This course offers students a hemispheric perspective on the study of literature, focusing on a range of works from underrepresented, marginalized, and outsider authors in the Americas from the nineteenth century to the present. Students have an opportunity to challenge conventional categorizations of writers from across the Americas—not just in the United States—by fostering transnational and transhistorical perspectives while considering concepts including identity, race, citizenship, hybridity, and nationhood.
This course introduces students to global fine arts production (drawing, painting, sculpture, artists’ books, performance, public, and socially engaged) since 1945. Using a series of case studies this class examines the historical, theoretical, and aesthetic developments in and relationships between fine arts media. Students engage with a combination of primary and secondary texts, apply visual analysis skills, contextualize artworks, and investigate various political and aesthetic points of view.
This course traces the history of applied arts and designed objects through furniture, products, packaging, and multidimensional forms of graphic design. Students examine applied arts and designed objects as part of an evolving human culture of habit, convenience, and status. Various movements and styles within the histories of design genres, as well as the processes and manufacturing of consumer objects are considered.
Since the advent of print and the printing press, text, image, graphic design, comics, and advertising have played significant roles in cultural formation. This course examines the history of mass reproduction of printed matter from the advent of modernity, including books and periodical designs, to the present.
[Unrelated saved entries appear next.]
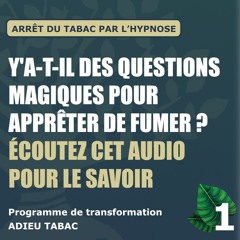 ARRÊT DU TABAC PAR L'HYPNOSE

Y'A-T-IL DES QUESTIONS MAGIQUES POUR APPRÊTER DE FUMER ?

ÉCOUTEZ CET AUDIO POUR LE SAVOIR

Programme de transformation
ADIEU TABAC

1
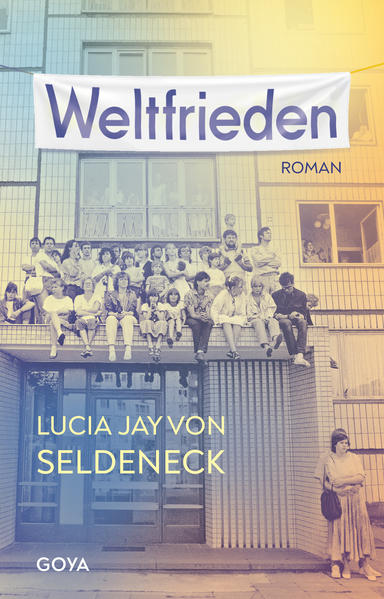 Weltfrieden

ROMAN

LUCIA JAY VON SELDENECK

GOYA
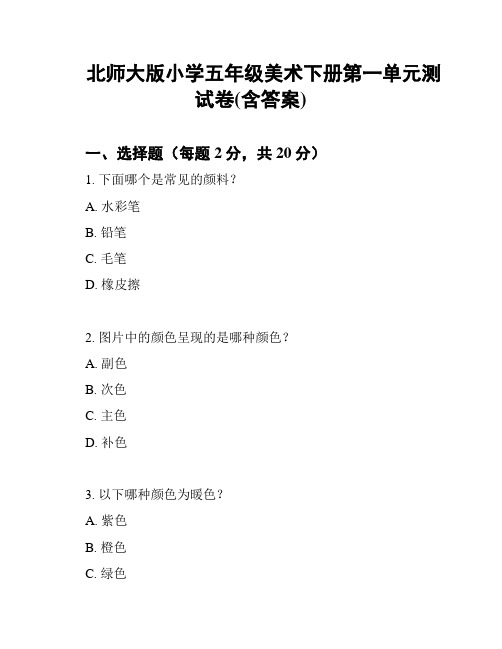 北师大版小学五年级美术下册第一单元测试卷(含答案)

一、选择题（每题 2 分，共 20 分）

1. 下面哪个是常见的颜料？

A. 水彩笔

B. 铅笔

C. 毛笔

D. 橡皮擦

2. 图片中的颜色呈现的是哪种颜色？

A. 副色

B. 次色

C. 主色

D. 补色

3. 以下哪种颜色为暖色？

A. 紫色

B. 橙色

C. 绿色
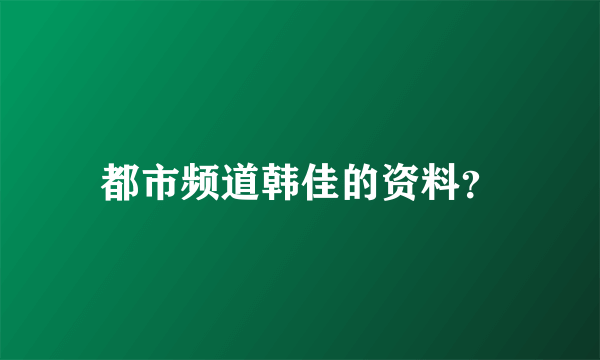 都市频道韩佳的资料?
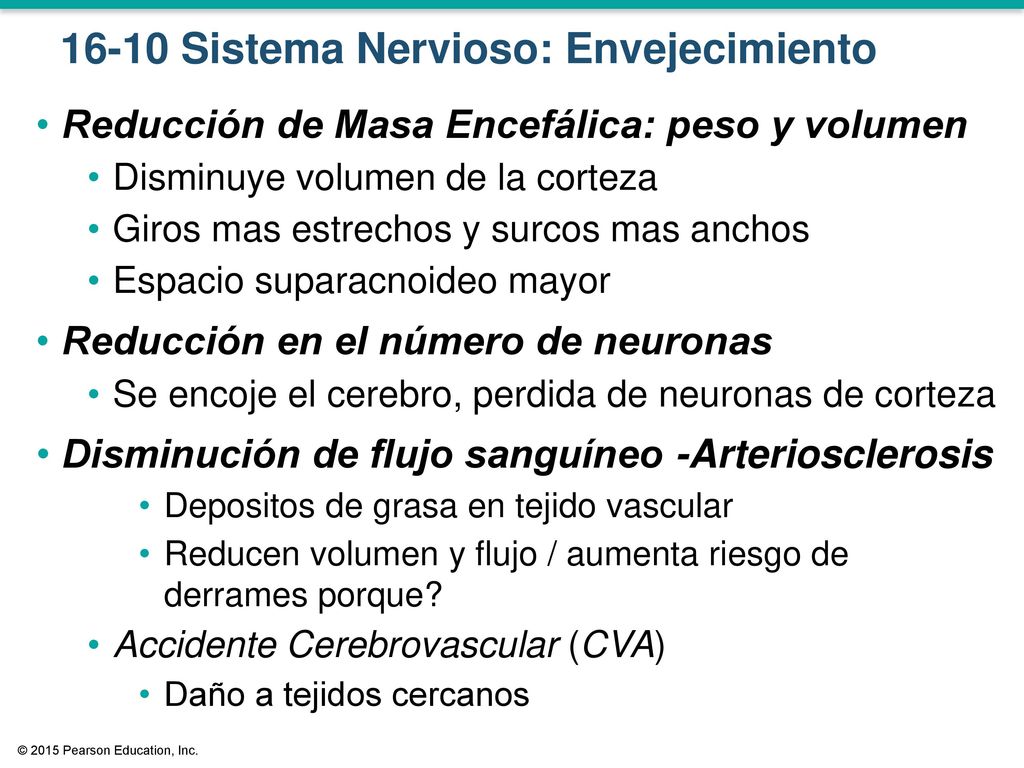 16-10 Sistema Nervioso: Envejecimiento

• Reducción de Masa Encefálica: peso y volumen
  • Disminuye volumen de la corteza
  • Giros mas estrechos y surcos mas anchos
  • Espacio suparacnoideo mayor
• Reducción en el número de neuronas
  • Se encoje el cerebro, perdida de neuronas de corteza
• Disminución de flujo sanguíneo -Arteriosclerosis
  • Depositos de grasa en tejido vascular
  • Reducen volumen y flujo / aumenta riesgo de derrames porque?
  • Accidente Cerebrovascular (CVA)
    • Daño a tejidos cercanos

© 2015 Pearson Education, Inc.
The production and reproduction of static, moving, and digital images have grown from work produced by an exotic technology used only by specialists to a socially ubiquitous representational form that generates millions of images, clips, cartoons, gifs, shorts, and films daily. This course surveys the development of (re)produced and moving images from their commercial applications, entertainments, and art to the all-pervasive media in which our popular cultures and artistic cultures exist. Individual artists and makers, as well as their works and contextualized movements within changing technological, economic, and institutional frameworks, are considered.